Таким образом, в предстоявшей схватке
между буржуазией и пролетариатом все преимущества, все решающие позиции, все
средние слои общества были в руках буржуазии. А в это самое время волны
февральской революции высоко вздымались над континентом, каждая очередная почта
приносила все новые революционные вести, то из Италии, то из Германии, то с
крайнего юго-востока Европы и поддерживала всеобщее упоение народа, непрерывно
принося ему новые доказательства победы, плоды которой уже ускользали из его
рук.
17 марта и 16 апреля были первыми стычками в
великой классовой борьбе, которая скрывалась под покровом буржуазной
республики.
17 марта обнаружилось двусмысленное положение
пролетариата, не допускавшее никаких решительных действий. Первоначальной целью
его демонстрации было вернуть временное правительство на путь революции,
заставить его в случае надобности исключить из своей среды буржуазных членов и
отложить день выборов в Национальное собрание и в национальную гвардию. Но 16
марта буржуазия, представленная в национальной гвардии, устроила демонстрацию
против временного правительства. С криками: «à bas Ledru-Rollin!» {«долой
Ледрю-Роллена!»} она двинулась
к ратуше. Это заставило народ кричать 17 марта: «Да здравствует Ледрю-Роллен!
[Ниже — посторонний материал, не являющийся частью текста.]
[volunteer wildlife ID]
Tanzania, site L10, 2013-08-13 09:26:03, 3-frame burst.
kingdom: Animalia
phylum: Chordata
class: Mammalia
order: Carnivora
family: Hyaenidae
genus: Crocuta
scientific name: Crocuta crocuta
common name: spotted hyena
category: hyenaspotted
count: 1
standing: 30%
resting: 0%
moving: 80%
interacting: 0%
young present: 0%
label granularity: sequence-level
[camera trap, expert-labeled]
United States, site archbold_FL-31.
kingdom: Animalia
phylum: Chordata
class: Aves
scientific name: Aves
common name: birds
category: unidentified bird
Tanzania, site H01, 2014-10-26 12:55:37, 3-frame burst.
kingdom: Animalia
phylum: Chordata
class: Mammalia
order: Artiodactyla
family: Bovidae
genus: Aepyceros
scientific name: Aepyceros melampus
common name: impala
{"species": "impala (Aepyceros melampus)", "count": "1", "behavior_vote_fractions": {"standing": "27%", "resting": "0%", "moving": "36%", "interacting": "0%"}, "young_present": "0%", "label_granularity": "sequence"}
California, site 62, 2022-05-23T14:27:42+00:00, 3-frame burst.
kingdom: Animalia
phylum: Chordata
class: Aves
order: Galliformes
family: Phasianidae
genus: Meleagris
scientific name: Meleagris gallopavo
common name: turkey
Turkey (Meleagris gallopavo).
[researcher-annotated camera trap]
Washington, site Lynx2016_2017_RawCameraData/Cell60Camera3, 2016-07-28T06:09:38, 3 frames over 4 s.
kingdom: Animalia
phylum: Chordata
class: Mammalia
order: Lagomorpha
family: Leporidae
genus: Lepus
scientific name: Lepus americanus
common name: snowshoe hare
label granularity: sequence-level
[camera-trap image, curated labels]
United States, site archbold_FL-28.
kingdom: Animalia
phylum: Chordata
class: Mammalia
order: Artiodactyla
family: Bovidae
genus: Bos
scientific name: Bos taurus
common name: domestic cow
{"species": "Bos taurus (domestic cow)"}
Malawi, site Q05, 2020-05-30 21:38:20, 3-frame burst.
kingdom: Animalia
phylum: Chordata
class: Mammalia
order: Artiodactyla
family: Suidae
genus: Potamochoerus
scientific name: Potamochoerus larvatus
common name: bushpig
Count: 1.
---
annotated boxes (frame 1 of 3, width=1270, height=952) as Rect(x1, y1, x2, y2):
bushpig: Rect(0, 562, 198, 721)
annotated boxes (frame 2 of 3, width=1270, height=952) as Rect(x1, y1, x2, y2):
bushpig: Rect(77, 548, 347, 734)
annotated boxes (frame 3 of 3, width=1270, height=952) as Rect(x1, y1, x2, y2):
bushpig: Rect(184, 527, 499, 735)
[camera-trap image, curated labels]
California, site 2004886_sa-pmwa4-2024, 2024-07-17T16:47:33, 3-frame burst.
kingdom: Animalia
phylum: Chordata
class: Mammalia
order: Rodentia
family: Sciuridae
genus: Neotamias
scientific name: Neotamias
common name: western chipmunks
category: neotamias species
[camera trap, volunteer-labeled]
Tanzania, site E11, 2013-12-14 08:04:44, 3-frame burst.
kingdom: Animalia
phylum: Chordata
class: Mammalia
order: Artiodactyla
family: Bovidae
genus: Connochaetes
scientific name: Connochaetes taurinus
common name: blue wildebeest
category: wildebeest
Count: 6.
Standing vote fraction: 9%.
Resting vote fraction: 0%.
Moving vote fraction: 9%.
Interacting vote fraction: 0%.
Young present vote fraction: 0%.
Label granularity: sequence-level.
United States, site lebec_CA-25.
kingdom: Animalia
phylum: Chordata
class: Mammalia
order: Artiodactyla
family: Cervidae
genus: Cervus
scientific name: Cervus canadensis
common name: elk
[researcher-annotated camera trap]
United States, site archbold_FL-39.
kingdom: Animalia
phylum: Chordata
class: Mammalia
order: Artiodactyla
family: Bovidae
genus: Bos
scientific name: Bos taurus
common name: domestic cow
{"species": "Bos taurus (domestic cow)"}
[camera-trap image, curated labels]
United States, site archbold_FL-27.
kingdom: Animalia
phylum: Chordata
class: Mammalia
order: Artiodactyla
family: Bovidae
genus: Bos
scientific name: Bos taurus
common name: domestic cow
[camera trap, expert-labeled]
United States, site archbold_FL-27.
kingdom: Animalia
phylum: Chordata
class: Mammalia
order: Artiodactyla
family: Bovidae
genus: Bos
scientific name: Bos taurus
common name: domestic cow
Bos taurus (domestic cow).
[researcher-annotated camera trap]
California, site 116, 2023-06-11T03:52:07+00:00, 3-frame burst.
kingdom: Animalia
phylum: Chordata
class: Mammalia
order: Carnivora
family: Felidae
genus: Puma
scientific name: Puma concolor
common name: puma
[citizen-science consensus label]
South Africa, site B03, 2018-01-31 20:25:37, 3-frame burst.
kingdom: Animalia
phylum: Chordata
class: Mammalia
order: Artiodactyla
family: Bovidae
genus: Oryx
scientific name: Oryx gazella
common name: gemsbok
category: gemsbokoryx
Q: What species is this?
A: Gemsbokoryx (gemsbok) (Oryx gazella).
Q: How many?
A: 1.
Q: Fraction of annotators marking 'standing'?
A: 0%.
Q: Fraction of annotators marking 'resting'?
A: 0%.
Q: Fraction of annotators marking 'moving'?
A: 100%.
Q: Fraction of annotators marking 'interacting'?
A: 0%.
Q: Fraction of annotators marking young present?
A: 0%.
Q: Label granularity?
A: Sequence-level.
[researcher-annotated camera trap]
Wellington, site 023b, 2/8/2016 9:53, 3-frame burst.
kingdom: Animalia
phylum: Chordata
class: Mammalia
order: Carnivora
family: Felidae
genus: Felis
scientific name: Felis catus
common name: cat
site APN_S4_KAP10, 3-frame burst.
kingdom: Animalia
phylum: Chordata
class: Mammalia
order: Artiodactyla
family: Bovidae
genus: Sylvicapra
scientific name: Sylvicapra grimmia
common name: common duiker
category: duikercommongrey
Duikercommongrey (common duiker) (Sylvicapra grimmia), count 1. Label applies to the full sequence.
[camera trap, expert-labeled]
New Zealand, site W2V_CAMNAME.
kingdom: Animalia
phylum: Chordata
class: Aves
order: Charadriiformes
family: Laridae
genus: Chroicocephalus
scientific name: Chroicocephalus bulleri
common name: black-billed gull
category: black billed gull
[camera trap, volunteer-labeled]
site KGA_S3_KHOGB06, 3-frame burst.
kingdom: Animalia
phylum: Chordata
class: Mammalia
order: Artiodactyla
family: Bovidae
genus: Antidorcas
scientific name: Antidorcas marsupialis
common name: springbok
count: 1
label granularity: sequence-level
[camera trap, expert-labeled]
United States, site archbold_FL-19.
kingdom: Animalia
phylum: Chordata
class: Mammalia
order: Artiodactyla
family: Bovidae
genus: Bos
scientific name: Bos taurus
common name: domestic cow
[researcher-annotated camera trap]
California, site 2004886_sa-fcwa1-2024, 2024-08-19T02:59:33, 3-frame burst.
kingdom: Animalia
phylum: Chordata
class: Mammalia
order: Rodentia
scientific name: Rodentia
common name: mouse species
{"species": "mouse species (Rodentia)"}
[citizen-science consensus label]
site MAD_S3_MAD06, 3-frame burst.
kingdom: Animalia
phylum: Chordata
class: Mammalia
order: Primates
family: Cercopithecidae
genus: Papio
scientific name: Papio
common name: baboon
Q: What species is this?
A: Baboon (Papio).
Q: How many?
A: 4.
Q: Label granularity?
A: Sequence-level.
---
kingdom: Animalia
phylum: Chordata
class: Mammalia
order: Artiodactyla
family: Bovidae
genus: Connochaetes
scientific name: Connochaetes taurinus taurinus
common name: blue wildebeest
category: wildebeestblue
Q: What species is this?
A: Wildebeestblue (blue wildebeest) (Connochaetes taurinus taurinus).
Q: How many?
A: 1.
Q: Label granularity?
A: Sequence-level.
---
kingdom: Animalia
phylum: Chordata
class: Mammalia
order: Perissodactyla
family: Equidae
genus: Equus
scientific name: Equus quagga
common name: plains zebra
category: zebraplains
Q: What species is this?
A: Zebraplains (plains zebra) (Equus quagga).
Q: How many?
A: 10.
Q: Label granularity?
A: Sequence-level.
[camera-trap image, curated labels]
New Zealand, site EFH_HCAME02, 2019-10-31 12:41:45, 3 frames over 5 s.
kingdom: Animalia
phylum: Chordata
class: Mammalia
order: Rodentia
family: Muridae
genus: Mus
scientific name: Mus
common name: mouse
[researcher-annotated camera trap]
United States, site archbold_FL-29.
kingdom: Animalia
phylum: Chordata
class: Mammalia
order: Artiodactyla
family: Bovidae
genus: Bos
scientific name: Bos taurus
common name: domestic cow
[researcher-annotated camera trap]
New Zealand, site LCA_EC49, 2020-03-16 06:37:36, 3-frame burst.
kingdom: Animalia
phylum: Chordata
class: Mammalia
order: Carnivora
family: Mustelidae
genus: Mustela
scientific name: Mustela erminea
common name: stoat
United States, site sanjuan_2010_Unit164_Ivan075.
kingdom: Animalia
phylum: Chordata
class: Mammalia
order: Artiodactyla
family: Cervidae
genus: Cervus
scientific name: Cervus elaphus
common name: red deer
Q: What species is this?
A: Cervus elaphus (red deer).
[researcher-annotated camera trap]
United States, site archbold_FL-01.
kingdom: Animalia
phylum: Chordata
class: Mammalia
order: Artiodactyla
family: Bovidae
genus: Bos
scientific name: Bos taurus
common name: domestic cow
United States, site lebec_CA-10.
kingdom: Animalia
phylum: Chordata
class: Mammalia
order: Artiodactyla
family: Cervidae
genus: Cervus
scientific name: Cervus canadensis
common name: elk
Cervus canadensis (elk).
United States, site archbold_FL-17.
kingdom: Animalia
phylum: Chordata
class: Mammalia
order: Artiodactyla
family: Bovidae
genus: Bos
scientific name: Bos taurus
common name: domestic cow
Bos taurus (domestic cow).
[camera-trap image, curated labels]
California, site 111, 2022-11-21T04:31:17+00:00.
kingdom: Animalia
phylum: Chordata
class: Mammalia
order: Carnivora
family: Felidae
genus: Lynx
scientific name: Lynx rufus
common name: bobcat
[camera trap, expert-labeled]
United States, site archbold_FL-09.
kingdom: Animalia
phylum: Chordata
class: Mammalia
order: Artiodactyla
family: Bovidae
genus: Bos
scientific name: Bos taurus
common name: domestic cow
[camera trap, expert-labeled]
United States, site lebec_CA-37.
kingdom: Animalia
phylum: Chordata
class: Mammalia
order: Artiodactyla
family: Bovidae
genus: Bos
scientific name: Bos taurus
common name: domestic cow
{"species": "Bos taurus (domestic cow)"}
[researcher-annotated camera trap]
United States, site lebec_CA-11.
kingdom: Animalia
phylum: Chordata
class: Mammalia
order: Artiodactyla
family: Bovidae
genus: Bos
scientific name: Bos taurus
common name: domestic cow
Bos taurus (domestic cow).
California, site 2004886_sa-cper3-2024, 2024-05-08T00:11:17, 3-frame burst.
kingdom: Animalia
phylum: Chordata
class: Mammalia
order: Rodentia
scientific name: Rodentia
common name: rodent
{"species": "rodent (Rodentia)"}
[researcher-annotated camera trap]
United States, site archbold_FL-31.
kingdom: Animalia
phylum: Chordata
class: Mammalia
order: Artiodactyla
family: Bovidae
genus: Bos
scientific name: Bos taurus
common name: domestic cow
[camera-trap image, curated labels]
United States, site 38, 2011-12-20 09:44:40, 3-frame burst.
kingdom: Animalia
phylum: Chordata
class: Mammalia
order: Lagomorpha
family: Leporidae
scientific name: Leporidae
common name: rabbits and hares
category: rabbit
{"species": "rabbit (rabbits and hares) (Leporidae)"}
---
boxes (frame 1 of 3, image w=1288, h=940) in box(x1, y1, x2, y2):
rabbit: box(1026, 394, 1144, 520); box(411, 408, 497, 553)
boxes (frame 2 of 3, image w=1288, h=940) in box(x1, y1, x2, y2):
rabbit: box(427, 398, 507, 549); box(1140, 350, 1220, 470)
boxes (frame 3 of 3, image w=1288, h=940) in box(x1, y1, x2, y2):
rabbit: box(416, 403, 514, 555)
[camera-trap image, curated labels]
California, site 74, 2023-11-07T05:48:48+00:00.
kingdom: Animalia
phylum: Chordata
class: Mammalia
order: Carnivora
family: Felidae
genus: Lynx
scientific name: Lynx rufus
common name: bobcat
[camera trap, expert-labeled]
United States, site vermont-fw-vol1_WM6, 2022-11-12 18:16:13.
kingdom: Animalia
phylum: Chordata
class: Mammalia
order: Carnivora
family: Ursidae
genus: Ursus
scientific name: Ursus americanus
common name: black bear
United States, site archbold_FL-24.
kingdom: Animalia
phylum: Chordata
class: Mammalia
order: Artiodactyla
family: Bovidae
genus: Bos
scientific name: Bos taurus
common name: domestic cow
Да здравствует временное правительство!» Чтобы дать отпор буржуазии, ему
пришлось вступиться за буржуазную республику, которая казалась ему в опасности.
Он укрепил положение временного правительства, вместо того чтобы подчинить его
себе. 17 марта разрешилось мелодраматической сценой. Правда, в этот день парижский
пролетариат еще раз показал свою исполинскую мощь, но это лишь укрепило
буржуазию — внутри временного правительства и вне его — в решении сломить
пролетариат.
16 апреля было недоразумением, созданным
временным правительством заодно с буржуазией. На Марсовом поле и на ипподроме
собрались в большом числе рабочие, чтобы обсудить предстоящие выборы в
генеральный штаб национальной гвардии. Вдруг с быстротой молнии по всему Парижу
из конца в конец распространяется слух, будто на Марсовом поле под предводительством
Луи Блана, Бланки, Кабе и Распайля собрались вооруженные рабочие с намерением
двинуться оттуда на ратушу, свергнуть временное правительство и провозгласить
коммунистическое правительство. Бьют всеобщий сбор, — впоследствии
Ледрю-Роллен, Марраст и Ламартин оспаривали друг у друга честь этой инициативы,
— и через час 100000 человек стоят под ружьем, все подступы к ратуше заняты национальной
гвардией, по всему Парижу гремит крик: «Долой коммунистов! Долой Луи Блана,
Бланки, Распайля и Кабе!». К временному правительству являются с выражением
преданности бесчисленные депутации, готовые спасать отечество и общество. Когда
же, наконец, рабочие появляются перед ратушей, чтобы вручить временному
правительству сумму, полученную от патриотического денежного сбора, устроенного
на Марсовом поле, они, к своему удивлению, узнают, что буржуазный Париж только
что одержал в фиктивной борьбе, обставленной величайшими предосторожностями,
победу над их тенью. Ужасное покушение 16 апреля послужило предлогом для возвращения
армии в Париж, — что, собственно, и было целью всей этой грубой комедии, —
и для реакционных федералистских демонстраций в провинции.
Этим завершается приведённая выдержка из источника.